Quizás la ausencia de diálogo era porque temíamos que decir en voz alta lo que pasaba, o no pasaba, era admitir que aquello era algo raro. Además, el cansancio ya nos desesperaba y lo que comenzó como una actividad de circular contentura, se transformó en una laberíntica labor. En un instante una de las tías no pudo más y afirmó que aquello parecía la multiplicación de los peces y los panes, pero de carne y masa. Se podría pensar que aquella afirmación nos aliviaría al sugerir un milagro, no obstante, como lo dicho estaba acompasado por el tic tac del reloj, me pareció la confirmación de que sufríamos un maleficio.
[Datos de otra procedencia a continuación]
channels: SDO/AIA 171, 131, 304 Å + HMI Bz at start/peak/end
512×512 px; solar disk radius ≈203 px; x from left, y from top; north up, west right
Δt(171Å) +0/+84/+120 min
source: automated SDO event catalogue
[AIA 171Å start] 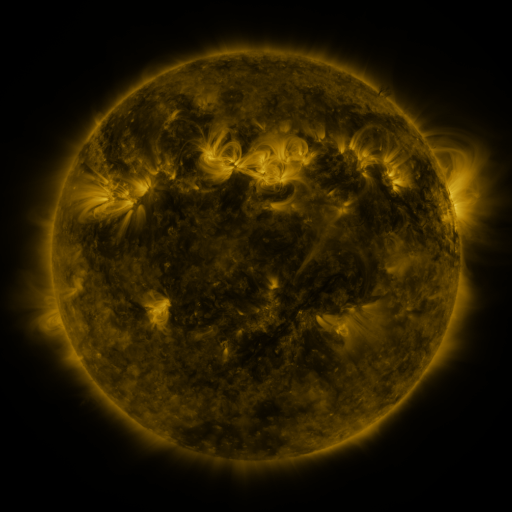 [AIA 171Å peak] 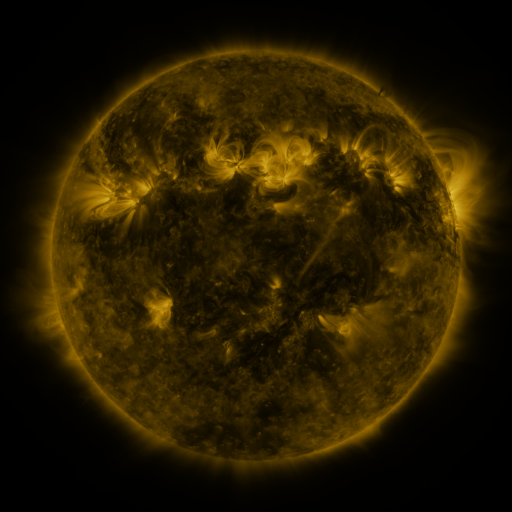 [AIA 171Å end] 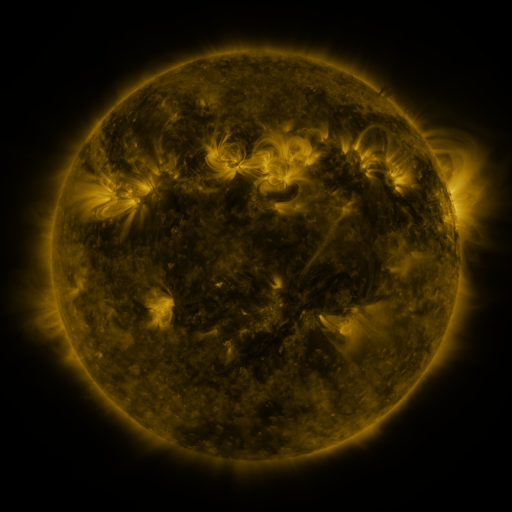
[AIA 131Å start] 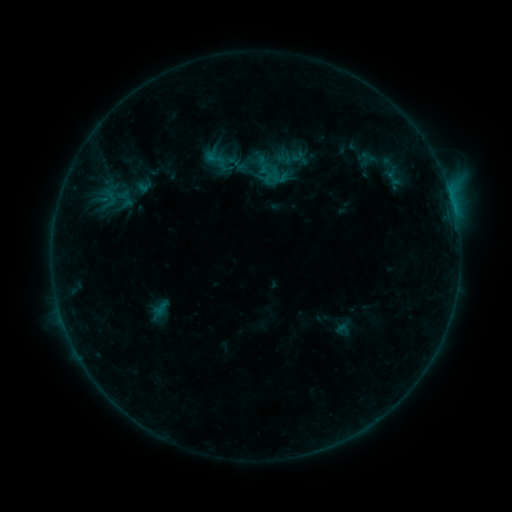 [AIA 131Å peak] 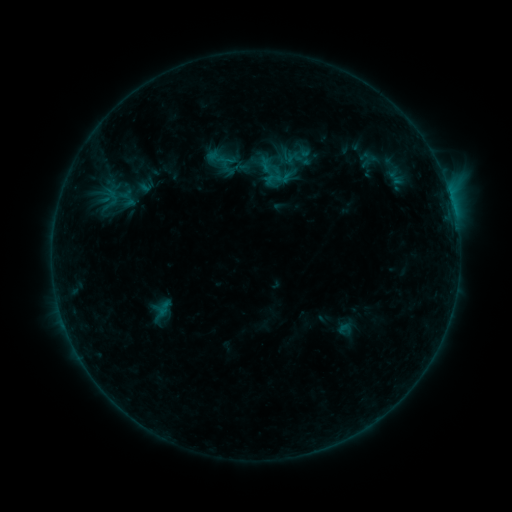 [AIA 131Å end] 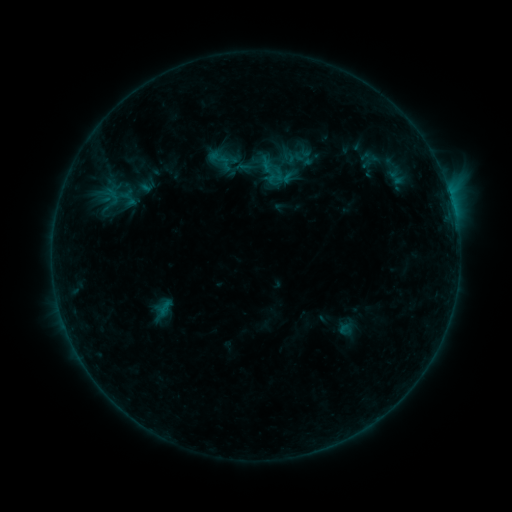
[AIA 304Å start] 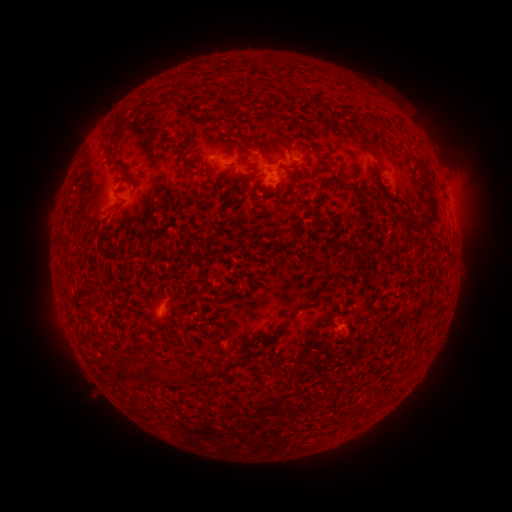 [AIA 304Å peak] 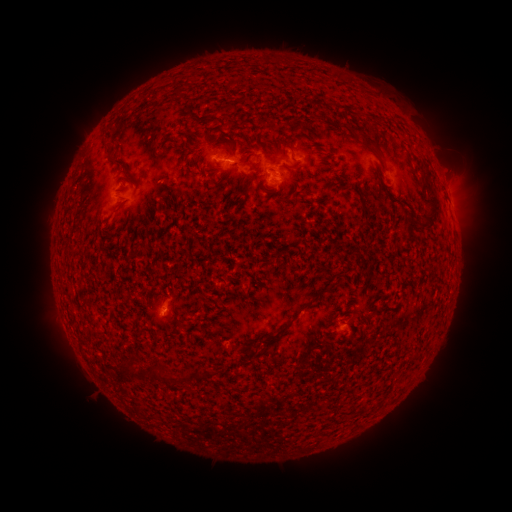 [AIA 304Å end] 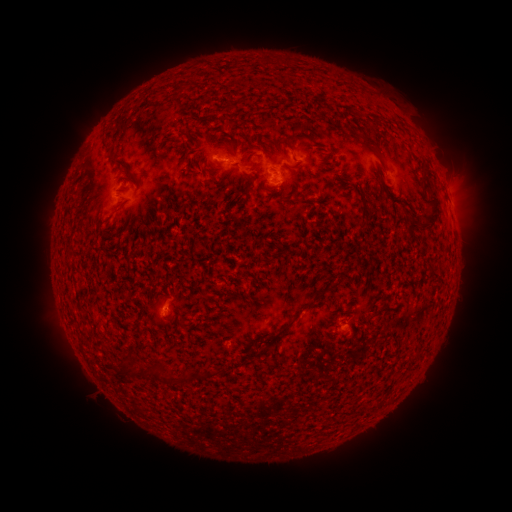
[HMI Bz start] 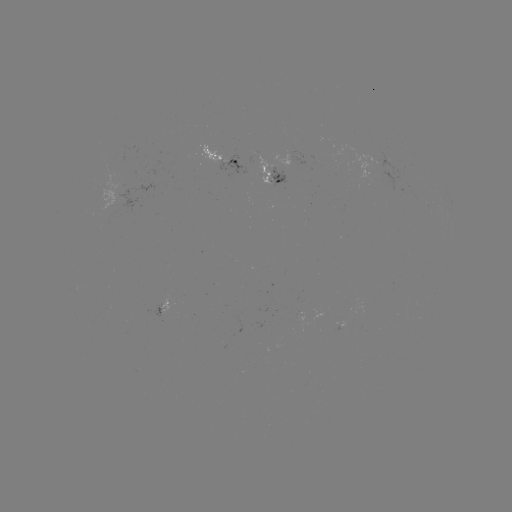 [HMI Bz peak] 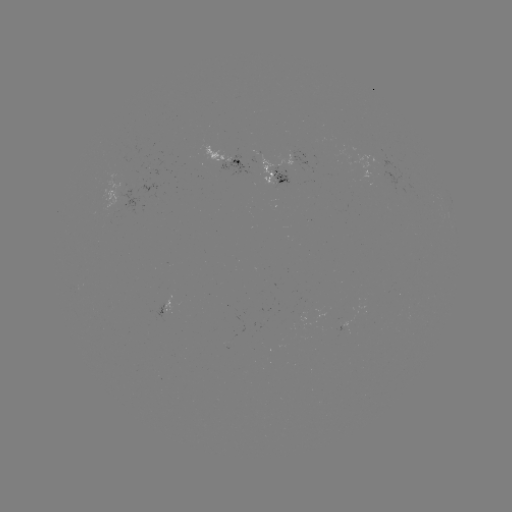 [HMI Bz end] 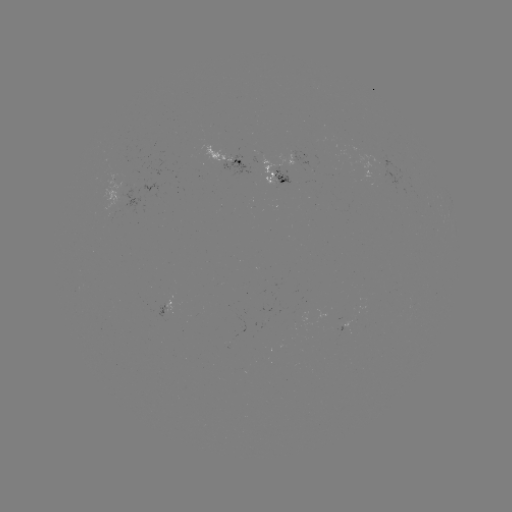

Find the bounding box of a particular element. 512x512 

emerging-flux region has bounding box [161, 300, 172, 311].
Mami, la mayor de los hermanos, se atrevió a exteriorizar lo que todos pensábamos: pero… de dónde sale tanta masa, compré la mitad de yautía morada y blanca, la mitad de papa, de calabaza, de guineo y plátano que lleva la receta original. No entiendo cómo es que hemos hecho más pasteles que nunca. Parece que no vamos a terminar.

La carencia de reacción a lo dicho por mi madre fue una confirmación de un pacto de silencio. Repasé lo que hicimos y no había duda; la lógica materna tenía razón, la masa y la carne debían haberse acabado con un centenar de yuntas. Pero no, había carne de cerdo para rato con sus pasas, garbanzos y aceitunas verdes en equitativa proporción. Lo mismo pasaba con las hojas de plátano amartiguadas(amortiguadas), el hilo y el papel.
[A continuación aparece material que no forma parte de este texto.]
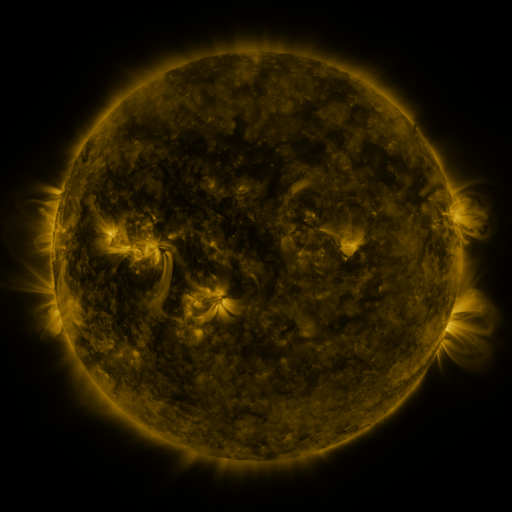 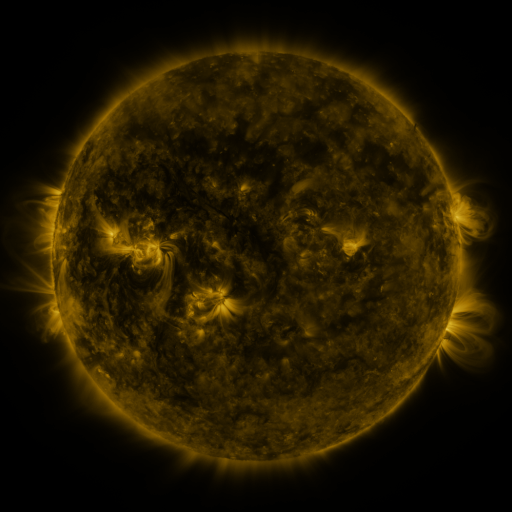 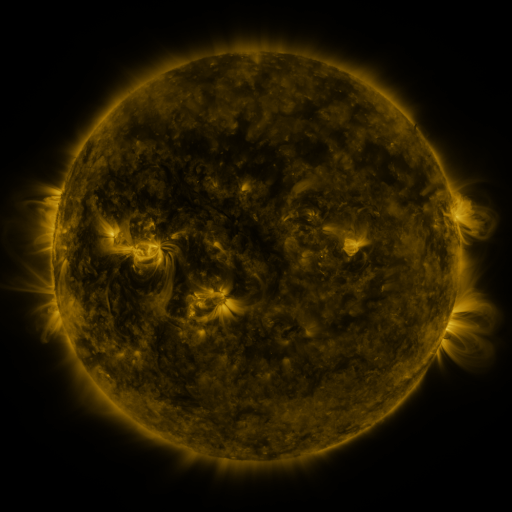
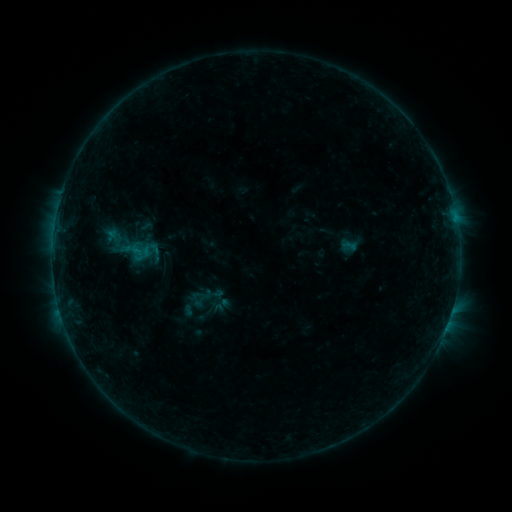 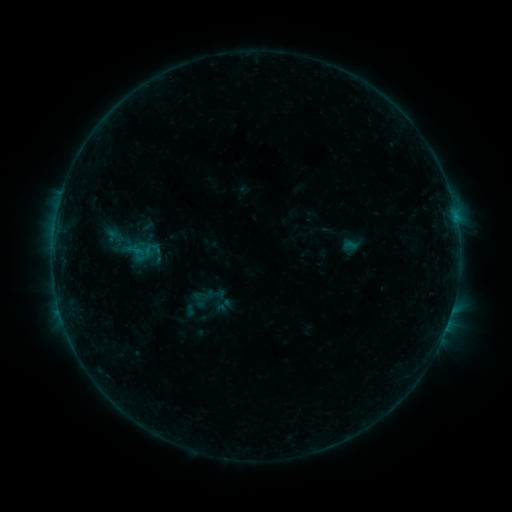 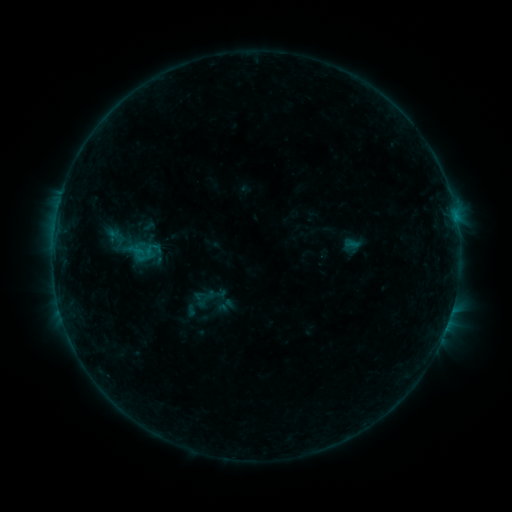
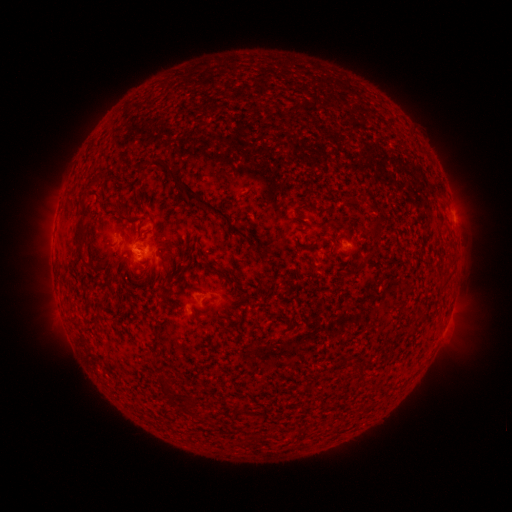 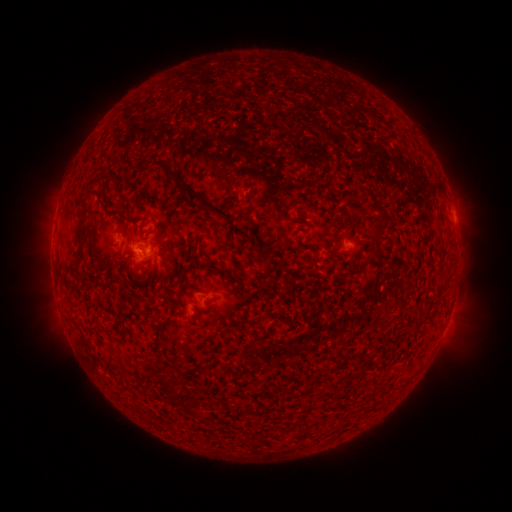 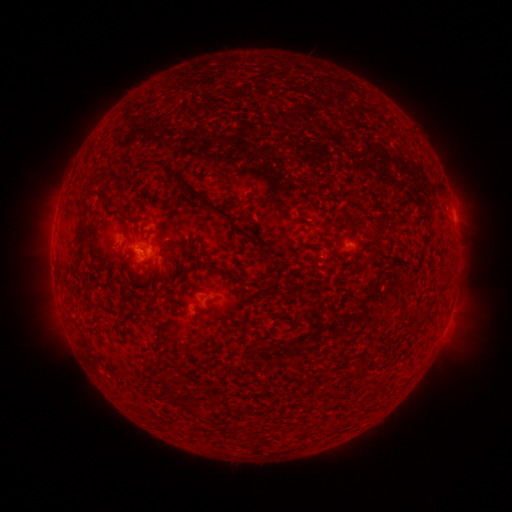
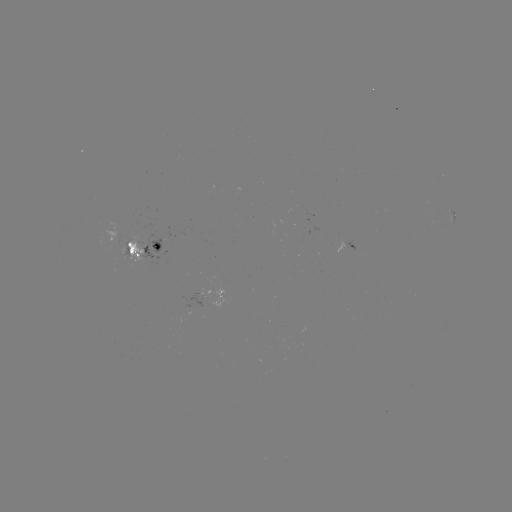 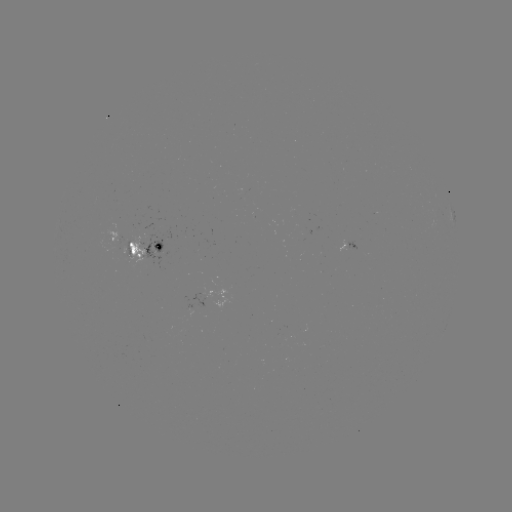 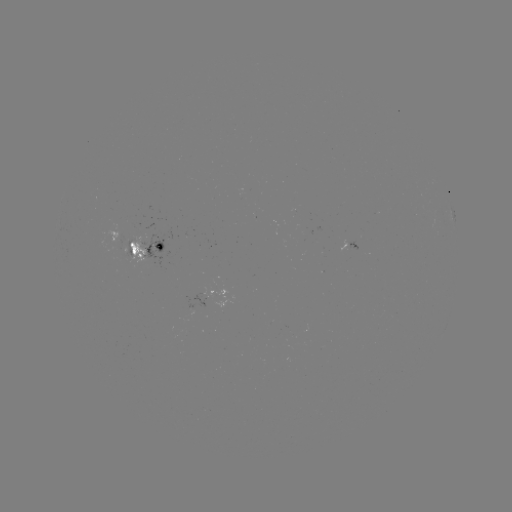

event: emerging-flux region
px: (147, 230)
Parecíamos una máquina extraordinariamente ensamblada a todo fragor o una orquesta integrada en armonía perfecta: papel, hoja, cucharon de masa, ondulación en el centro, porción abundante de carne, doblar, enyuntar, amarrar, colocar en la bandeja y las manecillas del reloj en carrera. El ruido minutero llenó todo el espacio, ya el mantra de abuela no le hacía competencia. Ella dormitaba en el sillón desde que cató uno de los pasteles que se hirvieron para su aprobación, que fue afirmativa. Antes de dormirse nos sentenció que hiciéramos suficientes. Ahora su sentencia me pareció un mal chiste.
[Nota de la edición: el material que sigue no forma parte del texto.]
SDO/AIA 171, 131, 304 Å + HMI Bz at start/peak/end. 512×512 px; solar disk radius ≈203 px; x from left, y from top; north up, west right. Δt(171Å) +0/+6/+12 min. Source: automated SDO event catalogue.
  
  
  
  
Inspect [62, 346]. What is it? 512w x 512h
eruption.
Nuestras manos temblaban, las espaldas crujían, las cinturas clamaban por un descanso y por lo menos a mí el reloj de la cocina me ensordecía. Pero ninguno se atrevía a poner un alto a aquello. Nadie quería ser tildado de aguafiestas. Cuando pensé que no podía más, que sería yo la que se daría por vencida, todos nos quedamos petrificados, patidifusos, perplejos. El espanto entintó de pálido el rostro de varios de nosotros, a otros la piel se les heló. Escuchamos marcar las tres en punto al carillón del reloj de cuerda de abuela. El reloj de cuerda que está guardado en el clóset. El reloj que no sirve. Está dañado desde hace más de dos décadas. Ella despertó y afirmó a viva voz: las tres, hora del café. Luego preguntó: ¿ya terminan? Nos miramos y observamos la mesa. Sí, respondimos con pasmoso alivio. Ya no quedaba masa, ni carne en los recipientes. Solo teníamos dos pasteles a medio hacer. Mi sobrina intentó comentar: ¡pero si hace un instante estaban llenos de masa y carne! Y digo intentó porque las tías con el traqueteo de los trastes en el fregadero acallaron su afirmación de sorpresa. No sobró ni faltó nada.

Tío, con la supervisión de todas las tías y mi madre, examinó el reloj de cuerda. No hubo hipótesis que pudiese explicar cómo había sonado. Era definitivo, estaba dañado y sin posibilidad de arreglo. Nadie quiso especular sobre por qué o cómo sonó. Mucho menos quisieron mencionar algo sobre la cantidad excesiva de pasteles. Teníamos pasteles y punto. Cada cual cargó con abundantes yuntas para congelar en sus refrigeradores.

Al día siguiente, cuando preparamos el coquito y por poco se derramó del ollón donde solemos mezclar los ingredientes, mi primo se aseguró de despertar a abuela y no esperar al carillón. A mí me tocó despertarla en Noche Buena para no hacer arroz con dulce de más. Esperé un buen rato antes de hacerlo porque, masoquista al fin, me interesaba volver a escuchar el reloj, pero se tardaba demasiado y ya tenía más que suficiente de arroz con dulce para la navidad.